My parents lived in Temple, Texas at the time of our birth. My dad was still enlisted and stationed on the Army base there. My mother was an Army wife. When she was four months along, she was informed that she was having twins. My dad was excited because he really wanted four children. My mom delivered us on December 1st, 1977 at Scott and White Memorial Hospital. She was supposed to have us in the hospital on the Army base, but it was filled to capacity. So she had to go the civilian route.
We would be a complicated birth. High risk, since we were twins. My mom found out a couple weeks into November that she would have to deliver early. We were due the 15th. She had been having symptoms of Toxemia. (Now known as Pre-eclampsia) So they said she had to deliver two weeks earlier than her due date. We stayed at the base until we were six weeks old. We did our very first road trip all the way to Oregon, where we lived with my grandparents for a little while.
We eventually moved into an apartment, and by the time we were nearly one, we lived in our house on Thompson street. By the time we were 16 months old, my dad left. So there my mom was, alone with two small toddlers and no one to help her with them.

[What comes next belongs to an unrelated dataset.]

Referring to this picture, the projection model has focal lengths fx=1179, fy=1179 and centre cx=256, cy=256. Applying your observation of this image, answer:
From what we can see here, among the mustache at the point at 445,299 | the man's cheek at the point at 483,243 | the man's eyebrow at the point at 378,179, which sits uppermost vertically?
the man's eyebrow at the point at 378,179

There were many times we felt her resentment towards us. We had so many quirks that reminded her of our dad, that she just couldn’t handle it.
The first time I realized that my family was different was when I was four. Saturday mornings were a blessing and a curse for us. On one hand, we got to watch our normal Saturday morning cartoons. On the other hand, we had to finish in its entirety the list of chores bestowed upon us.
It wasn’t the typical chores of just cleaning up. It was literally vacuuming, dusting, (every nook and cranny) loading the dishwasher, (many times it was incorrect) and tidying our toy shelf. In reality it was a bookcase about five feet tall with five shelves. Tidying it wasn’t completely abnormal per se, but the way it had to be tidied up. Books on the top shelf, balls and outside toys on the next, dolls on the next and so on. It had to be a specific way and as a four year old, organization wasn’t a strong suit. We were made to do it over and over again until it was correct to my mother’s standards.
Laundry had to be folded a certain way and the dishes in the dishwasher had to be loaded to a specific standard…one that we could never remember. If we didn’t load it the right way, we were woken up in the middle of the night to do it again. Once we were woken up, we were faced with the rage of an alcoholic parent with severe OCD. That was hard to comprehend as a toddler…we did the work, why isn’t it good enough? Why aren’t we good enough? Little did we know that it was just the tip of the iceberg.